- _Directions_
A. According to the blog post about the writer's weight, how many days a week did the writer work out in the garage gym in 2013?
B. Extend the blog post about the writer's weight gain and loss, picking up right after its final line.

- _Text segment_
Am I Skinny Yet?!?!

Before you roll your eyes or anything like that, I know I’m not fat. I’m just…a little thicker than I once was. It’s fine. It’s whatever. It’s driving me crazy.

I took this slow week at work as an opportunity to try something new–working out with a personal trainer. It’s not an entirely new concept. Back in 2009 when Justin was in Iraq and I was in the throes of postpartum depression, thinking I looked something like a beached whale whose belly had been attacked by a pizza cutter (an analogy I’ve stolen from my friend Nicole. Because it’s so unbelievably true, and the perfect way to describe it…unless you sew, then maybe you were attacked by a rotary cutter. Both are gruesome thoughts–sorry everyone). Thanks to the YMCA having an awesome program for military families who do not live near a post/base, I was able to get a free membership. I decided to treat myself with a personal trainer, who I met with twice a week. She was awfully nice, but honestly, it was more chatting and not so much intense working out. Which was fine at the time. By the time Justin returned, I was back to my happy 145 (still 20lbs more than I weighed when we got married, but let’s be honest, that girl is long gone. 22-year-old metabolism, you sure were amazing, and I’ll always remember the times we had together).

I also managed to get back to that magical number in 2013 when Justin was again deployed. Noticing a pattern here? I kicked my own butt, 4 days a week in our garage gym. Of course, the stress of Shea’s tonsillectomy also helped me drop weight fast.

And then I decided to get Mirena, and in the 2 months before he returned, I gained the 20lbs back.

“Justin, I lost 20lbs while you were gone!”

“I know!”

“And then I gained it all back right before you got home.”

“I know…….”

- _Dataset content_
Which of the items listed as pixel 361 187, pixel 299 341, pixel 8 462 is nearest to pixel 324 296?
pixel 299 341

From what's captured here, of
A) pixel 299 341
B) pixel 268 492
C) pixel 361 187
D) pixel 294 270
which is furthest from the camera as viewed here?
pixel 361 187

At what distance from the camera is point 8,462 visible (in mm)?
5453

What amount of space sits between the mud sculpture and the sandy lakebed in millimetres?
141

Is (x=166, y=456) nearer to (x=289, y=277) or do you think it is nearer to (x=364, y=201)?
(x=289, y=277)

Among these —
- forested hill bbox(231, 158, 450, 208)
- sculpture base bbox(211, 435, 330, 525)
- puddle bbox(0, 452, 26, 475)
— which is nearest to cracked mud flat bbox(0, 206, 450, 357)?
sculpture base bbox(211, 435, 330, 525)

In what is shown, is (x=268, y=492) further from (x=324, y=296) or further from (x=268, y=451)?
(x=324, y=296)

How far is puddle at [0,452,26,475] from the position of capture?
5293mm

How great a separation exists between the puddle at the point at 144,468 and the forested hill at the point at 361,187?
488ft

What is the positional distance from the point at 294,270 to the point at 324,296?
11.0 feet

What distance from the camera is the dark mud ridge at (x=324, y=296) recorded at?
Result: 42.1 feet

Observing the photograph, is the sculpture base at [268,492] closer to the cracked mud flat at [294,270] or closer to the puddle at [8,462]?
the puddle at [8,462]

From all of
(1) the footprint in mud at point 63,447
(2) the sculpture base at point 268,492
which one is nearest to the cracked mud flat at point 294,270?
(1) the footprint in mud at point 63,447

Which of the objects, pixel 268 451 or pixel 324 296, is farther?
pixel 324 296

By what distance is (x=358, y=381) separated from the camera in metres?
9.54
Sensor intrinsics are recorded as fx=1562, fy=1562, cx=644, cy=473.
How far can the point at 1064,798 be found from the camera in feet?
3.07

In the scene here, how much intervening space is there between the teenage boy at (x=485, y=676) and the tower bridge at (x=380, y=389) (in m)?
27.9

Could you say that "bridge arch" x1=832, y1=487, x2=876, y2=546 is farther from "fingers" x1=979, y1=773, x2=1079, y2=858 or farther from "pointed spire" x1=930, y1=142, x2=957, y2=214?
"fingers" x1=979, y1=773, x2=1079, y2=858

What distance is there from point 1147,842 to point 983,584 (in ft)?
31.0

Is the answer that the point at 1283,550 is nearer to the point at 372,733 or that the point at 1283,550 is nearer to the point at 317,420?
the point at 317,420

- _Answers for this exercise_
A. Four days a week.

B.
Little known fact: When men (and maybe women too, I don’t have a lot of experience with military ladies–Justin’s in the Boys’ Club known as the Infantry) deploy, they get CRAZY fit. Every time he comes home from a deployment, he’s all muscles and no body fat. I keep saying I’ll take the next deployment and he can stay here with the kids, but again, if he won’t let me take his fun little TDY trip, I doubt a deployment would be permissible. Plus the fact that I would be hiding behind things, shouting “STOP SHOOTING AT ME!!! WHAT DID I EVER DO TO YOU!?!?” And also, the heat. He compares the breezes in Kuwait to turning a hair dryer on hot and blowing it in your face. It sounds gross.

Right, well, along with the 3 days a week I normally lift weights with my work/workout friend, and the 4 days a week I normally run, I decided that I would also add Torture with Terry to my Tues/Thurs running days. Why not, right? I mean, his kettle bell class was evil enough, so why not triple the amount of time I spent with him each week.

Again, If you find yourself at Fort Knox, in need of any fitness related anything, he’s the man to see. Because he’s EVIL. But in a good way.

Of course, in being honest with him, I have subjected myself to something he likes to refer to as Cardio of Death. It’s evil. And my rapid heart rate makes him nervous:

“Your watch says your heart rate is 170…”

“Shh. Pay no attention to that.”

“Ok…” he says, wide-eyed.

“I did ask if you were CPR certified.”

don’t actually want to have to use that training on you!”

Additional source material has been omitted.